# Liquid Gingerbread 3.2 help?



## justin654 (Oct 3, 2011)

Been having issues with this rom and haven't gotten a response in the rom thread itself. I'm having a Weird issue with notification sounds not playing. Well... They do but rarely. Sound is on and volume is up. But it just wont play 80% of the time. And almost all apps I try to download from market, It says "Your device is not compatible with this item" error. Any help?


----------



## hrdnhvy (Jun 18, 2011)

For the "Your device is not compatible with this item" error. did u change the (i thinnk its called) LCD density in the liquid tweaks at all?


----------



## justin654 (Oct 3, 2011)

I did to 210. I'm guessing thats the issue. Thanks. Edit.
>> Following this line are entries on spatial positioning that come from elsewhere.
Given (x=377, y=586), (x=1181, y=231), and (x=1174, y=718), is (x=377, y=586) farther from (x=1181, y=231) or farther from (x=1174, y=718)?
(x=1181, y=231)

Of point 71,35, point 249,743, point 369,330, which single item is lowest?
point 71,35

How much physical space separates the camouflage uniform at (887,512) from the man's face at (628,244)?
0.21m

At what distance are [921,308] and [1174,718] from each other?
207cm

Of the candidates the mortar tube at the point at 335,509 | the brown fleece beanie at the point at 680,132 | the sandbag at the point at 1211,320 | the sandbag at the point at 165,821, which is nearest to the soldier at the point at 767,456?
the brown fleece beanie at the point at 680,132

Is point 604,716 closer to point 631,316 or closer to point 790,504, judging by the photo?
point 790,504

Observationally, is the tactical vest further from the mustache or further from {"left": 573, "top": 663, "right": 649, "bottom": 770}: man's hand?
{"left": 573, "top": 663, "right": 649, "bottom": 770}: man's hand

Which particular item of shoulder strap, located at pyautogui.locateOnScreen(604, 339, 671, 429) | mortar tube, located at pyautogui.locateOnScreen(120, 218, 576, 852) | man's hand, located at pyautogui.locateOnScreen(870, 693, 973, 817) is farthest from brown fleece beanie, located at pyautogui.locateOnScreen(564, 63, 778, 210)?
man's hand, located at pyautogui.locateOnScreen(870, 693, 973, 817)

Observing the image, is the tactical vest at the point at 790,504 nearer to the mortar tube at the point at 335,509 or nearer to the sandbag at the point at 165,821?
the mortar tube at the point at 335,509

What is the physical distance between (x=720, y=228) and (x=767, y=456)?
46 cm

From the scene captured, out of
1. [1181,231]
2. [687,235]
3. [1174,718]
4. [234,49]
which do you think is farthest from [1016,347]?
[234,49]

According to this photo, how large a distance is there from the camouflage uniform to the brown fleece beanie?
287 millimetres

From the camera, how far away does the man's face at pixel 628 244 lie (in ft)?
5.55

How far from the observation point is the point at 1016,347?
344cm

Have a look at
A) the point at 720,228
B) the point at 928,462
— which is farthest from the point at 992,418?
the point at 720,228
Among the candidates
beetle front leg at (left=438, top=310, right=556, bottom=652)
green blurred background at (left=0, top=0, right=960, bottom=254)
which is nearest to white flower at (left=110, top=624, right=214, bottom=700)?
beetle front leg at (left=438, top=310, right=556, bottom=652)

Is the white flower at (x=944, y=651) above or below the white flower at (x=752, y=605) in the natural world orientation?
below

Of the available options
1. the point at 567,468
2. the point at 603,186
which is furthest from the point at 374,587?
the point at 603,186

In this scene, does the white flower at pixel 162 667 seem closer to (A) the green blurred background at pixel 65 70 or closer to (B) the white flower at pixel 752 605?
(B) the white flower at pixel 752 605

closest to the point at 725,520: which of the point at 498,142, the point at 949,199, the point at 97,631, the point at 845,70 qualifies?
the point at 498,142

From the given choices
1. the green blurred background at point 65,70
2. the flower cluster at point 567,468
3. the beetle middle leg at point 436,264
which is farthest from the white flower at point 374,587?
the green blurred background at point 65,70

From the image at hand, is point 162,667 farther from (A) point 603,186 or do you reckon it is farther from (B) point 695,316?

Changed back to 240 which I think is stock and I'm still getting the error.


----------



## redbelly (Oct 8, 2011)

justin654 said:


> I did to 210. I'm guessing thats the issue. Thanks. Edit. Changed back to 240 which I think is stock and I'm still getting the error.


after you changed back to 240, did you reboot?


----------



## nocoast (Oct 17, 2011)

Reflash

Sent from my ADR6400L using Tapatalk


----------



## justin654 (Oct 3, 2011)

redbelly said:


> after you changed back to 240, did you reboot?


I did.

@Nocoast, Alright, I didn't want to but I will. Thanks!


----------